L’elemento base di questo file system sono i VDev (Virtual Device), che possono essere composti da uno o più hard disk fisici allocati insieme. Le configurazioni supportate sono molteplici: nessuna parità (equivalente a JBOD, o RAID0 a disco singolo), mirror (equivalente al Raid 1), RAIDZ (equivalente a Raid 5), RAIDZ2 (equivalente a Raid6, doppia parità) e RAIDZ3 (equivalente a RAID6 con tripla parità).

Integrità e affidabilità sono punti chiave del progetto ZFS che è pensato per evitare nativamente la corruzione dei dati grazie a una serie di tecniche tra cui il checksum a 256 bit. Si occupa anche di proteggere i dati dai cosiddetti “errori silenti” del disco, che possono essere causati da bug del firmware e malfunzionamenti dell’hardware, piuttosto che cavi difettosi.

I contro

La scelta della corretta configurazione RAID è un punto importante nella realizzazione di una architettura di storage su ZFS.

Un potenziale problema di ZFS riguarda la necessità – non effettiva, ma pratica – di utilizzare un sistema con RAM ECC. ZFS naturalmente può funzionare su un PC o Server che non ha moduli ECC, ma in questo caso l’integrità dei dati è messa in pericolo. Utilizzare RAM non ECC infatti potrebbe portare a situazioni in cui errori presenti in memoria (che non vengono rilevati e tantomeno corretti) comportino la corruzione dei dati.

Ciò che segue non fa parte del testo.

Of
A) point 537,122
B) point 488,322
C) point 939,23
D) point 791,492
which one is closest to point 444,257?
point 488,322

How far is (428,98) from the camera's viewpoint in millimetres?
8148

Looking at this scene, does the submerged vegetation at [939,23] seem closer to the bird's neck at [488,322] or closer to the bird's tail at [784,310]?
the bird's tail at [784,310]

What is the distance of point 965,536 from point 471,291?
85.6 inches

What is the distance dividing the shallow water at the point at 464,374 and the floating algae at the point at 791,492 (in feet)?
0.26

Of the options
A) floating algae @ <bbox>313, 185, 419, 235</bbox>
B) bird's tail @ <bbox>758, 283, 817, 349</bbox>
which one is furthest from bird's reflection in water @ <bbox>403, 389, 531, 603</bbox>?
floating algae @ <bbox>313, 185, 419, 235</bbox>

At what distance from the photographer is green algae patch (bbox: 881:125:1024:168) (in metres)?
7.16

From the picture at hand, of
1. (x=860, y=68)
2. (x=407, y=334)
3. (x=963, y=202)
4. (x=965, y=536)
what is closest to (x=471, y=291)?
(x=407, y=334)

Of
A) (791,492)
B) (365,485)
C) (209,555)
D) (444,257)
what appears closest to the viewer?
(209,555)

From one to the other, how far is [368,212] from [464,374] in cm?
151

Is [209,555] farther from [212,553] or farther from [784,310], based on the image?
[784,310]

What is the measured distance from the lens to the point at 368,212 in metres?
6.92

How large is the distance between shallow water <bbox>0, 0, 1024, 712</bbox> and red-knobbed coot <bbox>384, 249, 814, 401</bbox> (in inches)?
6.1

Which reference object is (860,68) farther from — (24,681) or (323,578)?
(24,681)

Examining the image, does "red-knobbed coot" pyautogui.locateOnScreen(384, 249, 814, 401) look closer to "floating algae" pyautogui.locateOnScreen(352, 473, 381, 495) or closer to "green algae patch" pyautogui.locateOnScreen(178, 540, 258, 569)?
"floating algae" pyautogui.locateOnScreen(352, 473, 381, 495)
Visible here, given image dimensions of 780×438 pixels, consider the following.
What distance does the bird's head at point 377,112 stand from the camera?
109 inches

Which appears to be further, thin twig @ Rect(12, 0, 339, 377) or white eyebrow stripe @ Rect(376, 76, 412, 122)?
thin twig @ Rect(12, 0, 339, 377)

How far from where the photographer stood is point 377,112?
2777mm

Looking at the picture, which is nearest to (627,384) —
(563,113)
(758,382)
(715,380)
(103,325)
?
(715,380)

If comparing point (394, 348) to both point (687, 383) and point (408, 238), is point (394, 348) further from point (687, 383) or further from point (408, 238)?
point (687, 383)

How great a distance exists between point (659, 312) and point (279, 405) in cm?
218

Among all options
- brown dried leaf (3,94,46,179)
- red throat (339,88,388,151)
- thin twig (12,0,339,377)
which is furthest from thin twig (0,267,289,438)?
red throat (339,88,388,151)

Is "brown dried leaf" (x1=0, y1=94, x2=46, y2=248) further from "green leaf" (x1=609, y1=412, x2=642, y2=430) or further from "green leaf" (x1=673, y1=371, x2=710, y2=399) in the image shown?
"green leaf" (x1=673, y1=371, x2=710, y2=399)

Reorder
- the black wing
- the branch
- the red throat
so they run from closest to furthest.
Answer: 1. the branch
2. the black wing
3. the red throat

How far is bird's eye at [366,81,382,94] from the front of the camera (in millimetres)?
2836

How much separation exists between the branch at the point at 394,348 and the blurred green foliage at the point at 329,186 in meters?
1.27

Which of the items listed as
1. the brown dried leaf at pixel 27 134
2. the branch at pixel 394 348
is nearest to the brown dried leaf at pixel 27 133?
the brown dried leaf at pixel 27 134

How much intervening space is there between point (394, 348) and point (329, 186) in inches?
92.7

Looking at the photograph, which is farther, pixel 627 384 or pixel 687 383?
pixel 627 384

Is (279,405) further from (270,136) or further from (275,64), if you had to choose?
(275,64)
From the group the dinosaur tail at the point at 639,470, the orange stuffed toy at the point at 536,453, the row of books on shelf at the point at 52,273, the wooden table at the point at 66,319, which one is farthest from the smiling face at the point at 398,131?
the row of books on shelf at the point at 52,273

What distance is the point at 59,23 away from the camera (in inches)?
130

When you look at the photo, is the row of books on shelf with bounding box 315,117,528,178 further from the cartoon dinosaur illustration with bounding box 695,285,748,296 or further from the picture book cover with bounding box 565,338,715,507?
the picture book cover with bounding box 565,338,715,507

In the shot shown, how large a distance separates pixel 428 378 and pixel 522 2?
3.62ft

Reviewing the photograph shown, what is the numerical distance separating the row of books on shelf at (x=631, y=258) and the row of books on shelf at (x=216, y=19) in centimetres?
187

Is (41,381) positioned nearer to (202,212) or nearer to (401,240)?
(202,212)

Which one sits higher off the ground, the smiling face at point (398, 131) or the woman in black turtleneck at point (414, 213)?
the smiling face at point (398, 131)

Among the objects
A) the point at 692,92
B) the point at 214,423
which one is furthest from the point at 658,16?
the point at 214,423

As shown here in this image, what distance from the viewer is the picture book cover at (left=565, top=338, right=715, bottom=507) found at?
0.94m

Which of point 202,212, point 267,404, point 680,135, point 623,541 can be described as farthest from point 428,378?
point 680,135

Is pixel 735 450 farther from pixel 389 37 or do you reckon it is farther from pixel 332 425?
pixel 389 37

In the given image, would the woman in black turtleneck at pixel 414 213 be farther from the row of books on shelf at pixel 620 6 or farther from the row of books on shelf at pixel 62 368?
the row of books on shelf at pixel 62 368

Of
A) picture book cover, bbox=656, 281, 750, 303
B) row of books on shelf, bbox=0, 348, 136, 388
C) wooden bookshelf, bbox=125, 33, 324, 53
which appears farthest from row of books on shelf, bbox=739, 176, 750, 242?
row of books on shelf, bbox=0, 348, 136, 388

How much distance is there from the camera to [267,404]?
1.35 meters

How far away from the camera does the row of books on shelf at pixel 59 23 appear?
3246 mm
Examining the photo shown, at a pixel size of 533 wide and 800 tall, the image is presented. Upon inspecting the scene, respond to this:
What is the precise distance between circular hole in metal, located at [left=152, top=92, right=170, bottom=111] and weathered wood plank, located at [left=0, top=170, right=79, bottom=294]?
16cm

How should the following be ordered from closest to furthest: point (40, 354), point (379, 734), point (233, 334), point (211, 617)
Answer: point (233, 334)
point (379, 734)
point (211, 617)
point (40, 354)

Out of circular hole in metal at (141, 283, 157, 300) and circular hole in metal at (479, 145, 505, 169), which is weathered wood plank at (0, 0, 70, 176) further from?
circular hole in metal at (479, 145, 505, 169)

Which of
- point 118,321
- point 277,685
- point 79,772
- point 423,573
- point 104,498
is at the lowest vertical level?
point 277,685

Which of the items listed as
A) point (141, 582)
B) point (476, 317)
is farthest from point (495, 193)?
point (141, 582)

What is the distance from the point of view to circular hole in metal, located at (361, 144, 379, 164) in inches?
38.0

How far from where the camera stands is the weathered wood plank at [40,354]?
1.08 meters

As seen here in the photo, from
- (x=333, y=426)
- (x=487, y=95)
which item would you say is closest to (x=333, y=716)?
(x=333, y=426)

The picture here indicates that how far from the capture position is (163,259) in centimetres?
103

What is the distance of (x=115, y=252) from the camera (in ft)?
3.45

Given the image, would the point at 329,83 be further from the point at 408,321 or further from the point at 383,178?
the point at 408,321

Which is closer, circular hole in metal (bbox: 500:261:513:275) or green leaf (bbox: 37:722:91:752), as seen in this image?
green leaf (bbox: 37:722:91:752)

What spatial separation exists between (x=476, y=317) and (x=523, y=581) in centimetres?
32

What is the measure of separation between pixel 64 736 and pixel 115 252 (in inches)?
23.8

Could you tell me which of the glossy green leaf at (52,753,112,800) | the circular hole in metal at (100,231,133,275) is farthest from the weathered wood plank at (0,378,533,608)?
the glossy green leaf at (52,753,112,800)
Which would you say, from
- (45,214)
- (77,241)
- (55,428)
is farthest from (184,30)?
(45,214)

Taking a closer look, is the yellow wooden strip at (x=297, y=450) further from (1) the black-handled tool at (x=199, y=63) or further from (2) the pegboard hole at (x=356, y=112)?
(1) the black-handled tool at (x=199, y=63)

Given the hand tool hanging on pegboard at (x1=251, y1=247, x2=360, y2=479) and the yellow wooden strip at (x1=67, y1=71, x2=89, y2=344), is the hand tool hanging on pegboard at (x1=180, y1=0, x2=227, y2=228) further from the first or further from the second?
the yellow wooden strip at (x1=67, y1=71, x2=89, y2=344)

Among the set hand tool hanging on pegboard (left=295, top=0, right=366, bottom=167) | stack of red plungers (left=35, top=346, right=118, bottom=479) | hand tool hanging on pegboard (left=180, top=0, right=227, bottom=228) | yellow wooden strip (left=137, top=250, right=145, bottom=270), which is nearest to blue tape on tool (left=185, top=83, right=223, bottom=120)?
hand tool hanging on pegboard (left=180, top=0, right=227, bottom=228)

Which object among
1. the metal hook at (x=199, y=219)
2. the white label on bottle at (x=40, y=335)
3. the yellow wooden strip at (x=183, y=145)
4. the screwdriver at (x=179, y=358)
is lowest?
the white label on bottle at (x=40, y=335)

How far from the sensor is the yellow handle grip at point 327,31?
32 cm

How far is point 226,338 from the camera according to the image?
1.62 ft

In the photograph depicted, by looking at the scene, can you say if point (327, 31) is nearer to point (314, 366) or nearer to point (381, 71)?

A causa dell’incompatibilità tra la licenza di tipo CDDL e GNU, il file system ZFS non può essere integrato e distribuito direttamente insieme al kernel Linux, tuttavia è possibile installarlo come modulo aggiuntivo chiamato ZOL (ZFS on Linux). ZOL è l’implementazione ufficiale di OpenZFS per Linux, offre supporto nativo per ZFS su sistemi GNU/Linux, ed è giunto oggi alla versione 0.81.

ZFS e Ubuntu

ZFS è disponibile da qualche anno su Debian e Canonical lavora da tempo per portarlo su Ubuntu. Il lavoro dell’azienda è frenato da problemi legali e di licenze.

Nella pagina GitHub di Ubuntu è comparsa una scheda con la seguente voce:

Propose ZFS option in the installer if experimental features is enabled

In un’altra scheda aggiunta da uno sviluppatore si legge “[ZFS] July blog post“… è in arrivo un comunicato in merito da parte di Canonical?

Pare comunque chiara l’intenzione di usare ZFS a partire dalla prossima release (ma in via sperimentale) anche se la menzione di Curtin (componente dell’installer testuale non usato dall’installer grafico) fa pensare che l’uso di questo file system sarà consentito solo agli utenti più esperti che sanno dove mettere le mani.